Quote Originally Posted by davidkachel View Post
1. Da Vinci did not know his materials were impermanent. This knowledge was unavailable during that time. Even if he did know, so what? That doesn't make it OK to knowingly use garbage materials today.
I find this to be a weirdly prescriptive statement. I'm aware of at least one serious photographer in this thread who intentionally makes one-shot prints with a lifetime measured in hours; I wouldn't want to speak for them as to their motivations, but what I get from that work as a viewer is a combination of "the transitory is interesting" and "it's kinda cool that this technique works", with a side of "don't take art too seriously". You seem to be saying, not just that you don't like such a way of working, but that it's somehow *wrong* to do it that way...?

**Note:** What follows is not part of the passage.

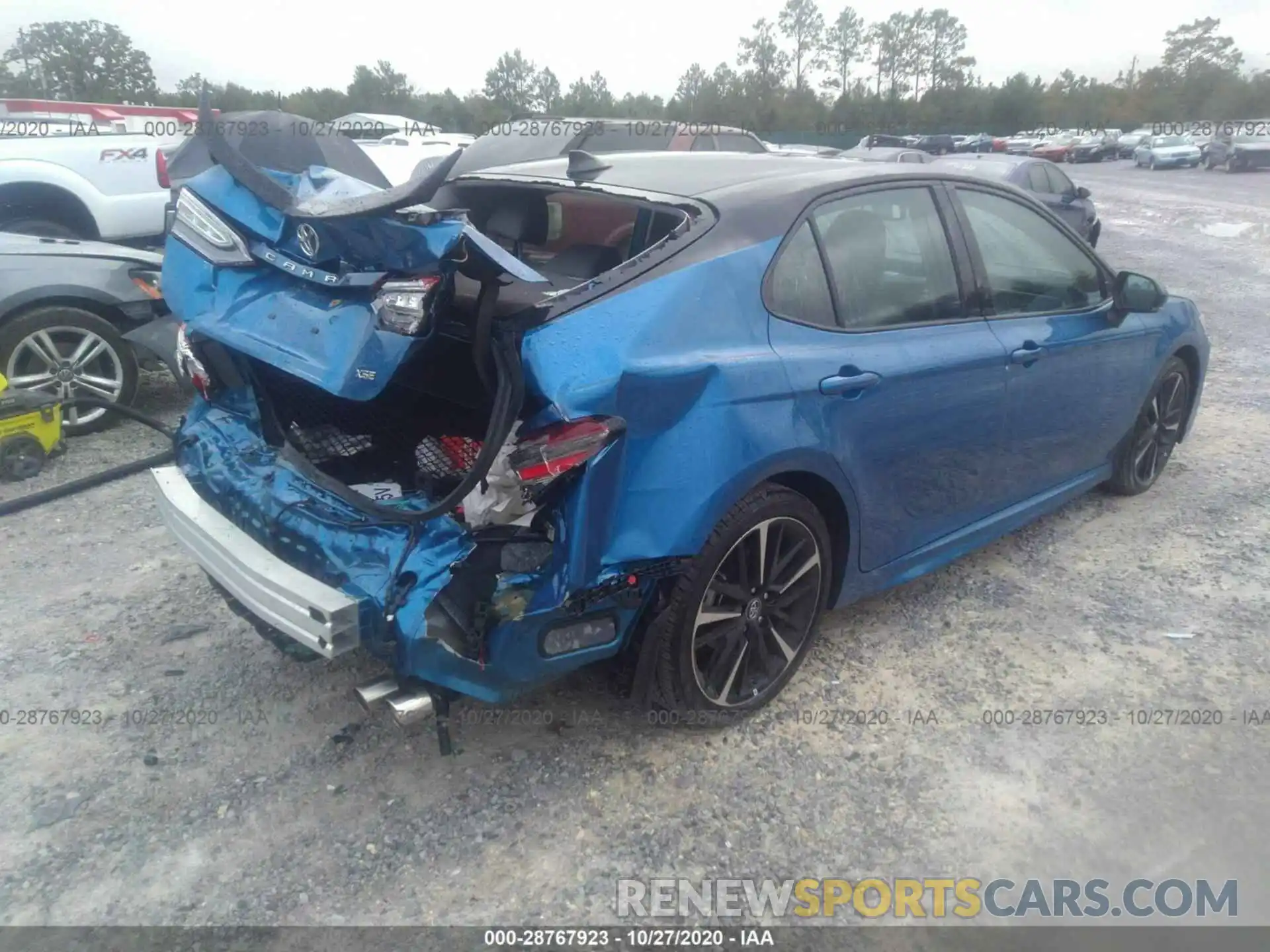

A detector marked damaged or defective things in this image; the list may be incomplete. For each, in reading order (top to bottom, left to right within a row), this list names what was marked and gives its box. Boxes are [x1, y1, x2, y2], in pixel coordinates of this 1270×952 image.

My comment earlier about "fine art" as a marketing category was only a little cynical; I think it's basically a circular category, in that "fine art" is whatever the "fine art" people say it is, and who those people are is defined by who those people accept as one of them. To my mind that's a sort of incestuous, sclerotic artistic hothouse (mix those metaphors!), and it's just the sort of thing that people build artistic movements *against*. So I tend to find my sympathies lying with the brash, self-important kid who doesn't care to learn about a canon of past masters but would rather be building their own aesthetic---and, yes, making a lot of the same old mistakes again. Some of those "mistakes" may turn out to have more promise in them than the canon would like to admit.

By the way, I hope we're not arguing at knifepoint here or anything. I think this is actually an interesting discussion, and I'm really disappointed to see branches of it devolving into the same old film-vs-digital crap (which you were at pains to avoid invoking, I realize, but it seems to show up habitually on APUG anyway).